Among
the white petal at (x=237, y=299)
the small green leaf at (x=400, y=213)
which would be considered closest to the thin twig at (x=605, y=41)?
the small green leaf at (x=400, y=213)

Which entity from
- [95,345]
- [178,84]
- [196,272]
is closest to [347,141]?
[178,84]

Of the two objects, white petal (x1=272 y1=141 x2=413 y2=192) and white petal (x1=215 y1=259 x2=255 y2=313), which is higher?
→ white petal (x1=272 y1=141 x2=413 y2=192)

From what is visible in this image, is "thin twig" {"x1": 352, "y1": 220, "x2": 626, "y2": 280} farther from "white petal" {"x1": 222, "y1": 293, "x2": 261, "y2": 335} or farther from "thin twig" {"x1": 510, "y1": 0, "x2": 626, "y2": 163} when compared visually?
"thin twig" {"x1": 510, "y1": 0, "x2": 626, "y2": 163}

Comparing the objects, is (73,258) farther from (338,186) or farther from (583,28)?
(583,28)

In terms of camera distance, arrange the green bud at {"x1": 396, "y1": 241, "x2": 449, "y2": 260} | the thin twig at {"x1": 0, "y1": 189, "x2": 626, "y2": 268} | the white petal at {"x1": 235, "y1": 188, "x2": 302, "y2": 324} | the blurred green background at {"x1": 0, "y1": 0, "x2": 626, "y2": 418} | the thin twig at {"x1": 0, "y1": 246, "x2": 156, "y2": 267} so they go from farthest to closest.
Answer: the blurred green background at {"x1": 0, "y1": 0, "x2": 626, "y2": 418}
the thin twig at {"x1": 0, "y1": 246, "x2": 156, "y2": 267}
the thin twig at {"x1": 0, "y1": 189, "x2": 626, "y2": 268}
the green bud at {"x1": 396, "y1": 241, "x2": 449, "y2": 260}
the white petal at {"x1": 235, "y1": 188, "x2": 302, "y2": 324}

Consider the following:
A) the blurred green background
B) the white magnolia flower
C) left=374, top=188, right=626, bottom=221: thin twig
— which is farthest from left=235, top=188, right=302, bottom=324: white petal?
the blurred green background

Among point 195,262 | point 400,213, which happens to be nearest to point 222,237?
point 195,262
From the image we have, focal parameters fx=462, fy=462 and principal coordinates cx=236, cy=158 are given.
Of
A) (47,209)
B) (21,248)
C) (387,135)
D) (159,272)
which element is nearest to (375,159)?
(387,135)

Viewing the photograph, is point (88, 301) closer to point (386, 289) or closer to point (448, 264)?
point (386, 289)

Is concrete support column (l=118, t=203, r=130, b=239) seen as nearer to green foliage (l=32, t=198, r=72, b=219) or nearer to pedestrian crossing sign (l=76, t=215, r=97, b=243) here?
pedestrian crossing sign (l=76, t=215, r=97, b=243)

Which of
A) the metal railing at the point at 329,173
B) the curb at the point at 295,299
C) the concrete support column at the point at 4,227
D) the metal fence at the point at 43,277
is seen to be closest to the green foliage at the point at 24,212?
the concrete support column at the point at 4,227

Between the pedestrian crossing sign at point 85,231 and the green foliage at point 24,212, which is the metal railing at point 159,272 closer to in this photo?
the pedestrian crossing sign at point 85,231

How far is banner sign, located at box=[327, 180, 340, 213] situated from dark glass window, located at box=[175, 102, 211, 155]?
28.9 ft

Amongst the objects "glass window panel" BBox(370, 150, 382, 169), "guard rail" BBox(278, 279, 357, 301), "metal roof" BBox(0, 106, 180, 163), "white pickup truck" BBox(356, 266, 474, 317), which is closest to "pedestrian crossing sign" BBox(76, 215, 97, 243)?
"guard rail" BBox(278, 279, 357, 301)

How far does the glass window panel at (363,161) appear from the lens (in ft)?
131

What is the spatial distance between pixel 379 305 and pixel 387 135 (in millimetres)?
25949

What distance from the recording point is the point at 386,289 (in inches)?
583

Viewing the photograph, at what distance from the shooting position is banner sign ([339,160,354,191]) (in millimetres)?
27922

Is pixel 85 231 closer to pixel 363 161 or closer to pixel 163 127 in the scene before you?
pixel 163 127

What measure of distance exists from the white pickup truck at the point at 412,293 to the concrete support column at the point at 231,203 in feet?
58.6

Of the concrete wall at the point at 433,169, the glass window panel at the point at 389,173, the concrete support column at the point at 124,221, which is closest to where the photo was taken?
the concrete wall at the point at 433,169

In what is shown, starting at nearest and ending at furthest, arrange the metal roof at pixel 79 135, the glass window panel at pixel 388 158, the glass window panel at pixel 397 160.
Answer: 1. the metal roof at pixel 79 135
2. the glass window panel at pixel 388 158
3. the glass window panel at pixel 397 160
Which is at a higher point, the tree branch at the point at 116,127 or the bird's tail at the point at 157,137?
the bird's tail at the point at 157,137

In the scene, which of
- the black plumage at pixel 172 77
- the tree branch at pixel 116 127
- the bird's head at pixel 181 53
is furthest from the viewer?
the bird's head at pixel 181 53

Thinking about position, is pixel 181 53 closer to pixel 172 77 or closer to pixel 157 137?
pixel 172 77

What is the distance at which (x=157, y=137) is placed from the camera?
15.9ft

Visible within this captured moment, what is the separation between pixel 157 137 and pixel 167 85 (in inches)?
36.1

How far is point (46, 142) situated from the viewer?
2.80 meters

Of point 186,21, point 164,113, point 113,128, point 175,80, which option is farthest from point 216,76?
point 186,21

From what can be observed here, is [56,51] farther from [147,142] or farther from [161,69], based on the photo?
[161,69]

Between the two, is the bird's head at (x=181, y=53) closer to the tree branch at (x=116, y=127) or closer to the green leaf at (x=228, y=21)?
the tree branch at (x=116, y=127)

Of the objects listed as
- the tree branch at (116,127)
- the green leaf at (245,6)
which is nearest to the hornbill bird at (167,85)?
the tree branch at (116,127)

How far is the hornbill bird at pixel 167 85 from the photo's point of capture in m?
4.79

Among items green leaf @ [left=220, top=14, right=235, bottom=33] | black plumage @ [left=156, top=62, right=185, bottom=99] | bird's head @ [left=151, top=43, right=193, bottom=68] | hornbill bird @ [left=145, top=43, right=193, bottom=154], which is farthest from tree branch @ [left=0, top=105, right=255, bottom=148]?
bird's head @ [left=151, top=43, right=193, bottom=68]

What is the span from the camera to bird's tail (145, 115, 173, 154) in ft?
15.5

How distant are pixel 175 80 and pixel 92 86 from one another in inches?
..........
Given problem: Reproduce all of the items above word for word.

Correct response:
Among
the white petal at (x=237, y=299)
the small green leaf at (x=400, y=213)
which would be considered closest to the thin twig at (x=605, y=41)?
the small green leaf at (x=400, y=213)

Which entity from
- [95,345]
- [178,84]
- [196,272]
is closest to [347,141]?
[178,84]

Of the two objects, white petal (x1=272 y1=141 x2=413 y2=192) and white petal (x1=215 y1=259 x2=255 y2=313), which is higher?
→ white petal (x1=272 y1=141 x2=413 y2=192)

From what is visible in this image, is "thin twig" {"x1": 352, "y1": 220, "x2": 626, "y2": 280} farther from "white petal" {"x1": 222, "y1": 293, "x2": 261, "y2": 335} or farther from "thin twig" {"x1": 510, "y1": 0, "x2": 626, "y2": 163} when compared visually?
"thin twig" {"x1": 510, "y1": 0, "x2": 626, "y2": 163}

Comparing the objects, is (73,258) farther from (338,186) or farther from (583,28)?
(583,28)

In terms of camera distance, arrange the green bud at {"x1": 396, "y1": 241, "x2": 449, "y2": 260} | the thin twig at {"x1": 0, "y1": 189, "x2": 626, "y2": 268} | the white petal at {"x1": 235, "y1": 188, "x2": 302, "y2": 324} | the blurred green background at {"x1": 0, "y1": 0, "x2": 626, "y2": 418} | the thin twig at {"x1": 0, "y1": 246, "x2": 156, "y2": 267} so they go from farthest to closest.
Answer: the blurred green background at {"x1": 0, "y1": 0, "x2": 626, "y2": 418}
the thin twig at {"x1": 0, "y1": 246, "x2": 156, "y2": 267}
the thin twig at {"x1": 0, "y1": 189, "x2": 626, "y2": 268}
the green bud at {"x1": 396, "y1": 241, "x2": 449, "y2": 260}
the white petal at {"x1": 235, "y1": 188, "x2": 302, "y2": 324}

Consider the following:
A) the blurred green background
B) the white magnolia flower
C) left=374, top=188, right=626, bottom=221: thin twig
— which is farthest from left=235, top=188, right=302, bottom=324: white petal?
the blurred green background

Among point 195,262 | point 400,213, which happens to be nearest to point 222,237?
point 195,262
From the image we have, focal parameters fx=462, fy=462 and principal coordinates cx=236, cy=158 are given.
Of
A) (47,209)
B) (21,248)
C) (387,135)
D) (159,272)
which element is nearest to (375,159)?
(387,135)

Viewing the photograph, is point (88, 301) closer to point (386, 289) or closer to point (448, 264)?
point (386, 289)

Is concrete support column (l=118, t=203, r=130, b=239) seen as nearer to green foliage (l=32, t=198, r=72, b=219) or nearer to pedestrian crossing sign (l=76, t=215, r=97, b=243) here?
pedestrian crossing sign (l=76, t=215, r=97, b=243)

Which of
A) the metal railing at the point at 329,173
B) the curb at the point at 295,299
C) the concrete support column at the point at 4,227
D) the metal fence at the point at 43,277
is seen to be closest to the green foliage at the point at 24,212?
the concrete support column at the point at 4,227

Between the pedestrian crossing sign at point 85,231 and the green foliage at point 24,212, which is the metal railing at point 159,272 closer to in this photo?
the pedestrian crossing sign at point 85,231

How far is banner sign, located at box=[327, 180, 340, 213] situated from dark glass window, located at box=[175, 102, 211, 155]?
28.9 ft

Amongst the objects "glass window panel" BBox(370, 150, 382, 169), "guard rail" BBox(278, 279, 357, 301), "metal roof" BBox(0, 106, 180, 163), "white pickup truck" BBox(356, 266, 474, 317), which is closest to "pedestrian crossing sign" BBox(76, 215, 97, 243)?
"guard rail" BBox(278, 279, 357, 301)

How far does the glass window panel at (363,161) appear from the lens (in ft)?
131

What is the spatial distance between pixel 379 305 and pixel 387 135 (in millimetres)?
25949

What distance from the recording point is the point at 386,289 (in inches)?
583

Viewing the photograph, at what distance from the shooting position is banner sign ([339,160,354,191]) (in millimetres)?
27922

Is pixel 85 231 closer to pixel 363 161 or closer to pixel 163 127 in the scene before you?
pixel 163 127

What measure of distance exists from the white pickup truck at the point at 412,293 to the concrete support column at the point at 231,203 in feet?
58.6

Of the concrete wall at the point at 433,169, the glass window panel at the point at 389,173, the concrete support column at the point at 124,221, which is closest to where the photo was taken?
the concrete wall at the point at 433,169

In what is shown, starting at nearest and ending at furthest, arrange the metal roof at pixel 79 135, the glass window panel at pixel 388 158, the glass window panel at pixel 397 160.
Answer: 1. the metal roof at pixel 79 135
2. the glass window panel at pixel 388 158
3. the glass window panel at pixel 397 160
Which is at a higher point, the tree branch at the point at 116,127 or the bird's tail at the point at 157,137?
the bird's tail at the point at 157,137

In the scene, which of
- the black plumage at pixel 172 77
- the tree branch at pixel 116 127
- the bird's head at pixel 181 53
is furthest from the viewer?
the bird's head at pixel 181 53

Thinking about position, is pixel 181 53 closer to pixel 172 77 or closer to pixel 157 137?
pixel 172 77

What is the distance at which (x=157, y=137) is placed from the camera?
15.9ft

Visible within this captured moment, what is the separation between pixel 157 137 and pixel 167 85 (in inches)?
36.1

How far is point (46, 142) situated from the viewer?
2.80 meters

Of point 186,21, point 164,113, point 113,128, point 175,80, which option is farthest from point 216,76?
point 186,21

From what can be observed here, is [56,51] farther from [147,142] or farther from [161,69], based on the photo?
[161,69]

Between the two, is the bird's head at (x=181, y=53) closer to the tree branch at (x=116, y=127) or closer to the green leaf at (x=228, y=21)?
the tree branch at (x=116, y=127)

Of the objects listed as
- the tree branch at (116,127)
- the green leaf at (245,6)
which is nearest to the hornbill bird at (167,85)?
the tree branch at (116,127)

How far is the hornbill bird at pixel 167 85 from the photo's point of capture in m?
4.79

Among items green leaf @ [left=220, top=14, right=235, bottom=33] | black plumage @ [left=156, top=62, right=185, bottom=99] | bird's head @ [left=151, top=43, right=193, bottom=68] | hornbill bird @ [left=145, top=43, right=193, bottom=154], which is farthest from tree branch @ [left=0, top=105, right=255, bottom=148]?
bird's head @ [left=151, top=43, right=193, bottom=68]

What is the span from the camera to bird's tail (145, 115, 173, 154) in ft?
15.5

How distant are pixel 175 80 and pixel 92 86 from one another in inches?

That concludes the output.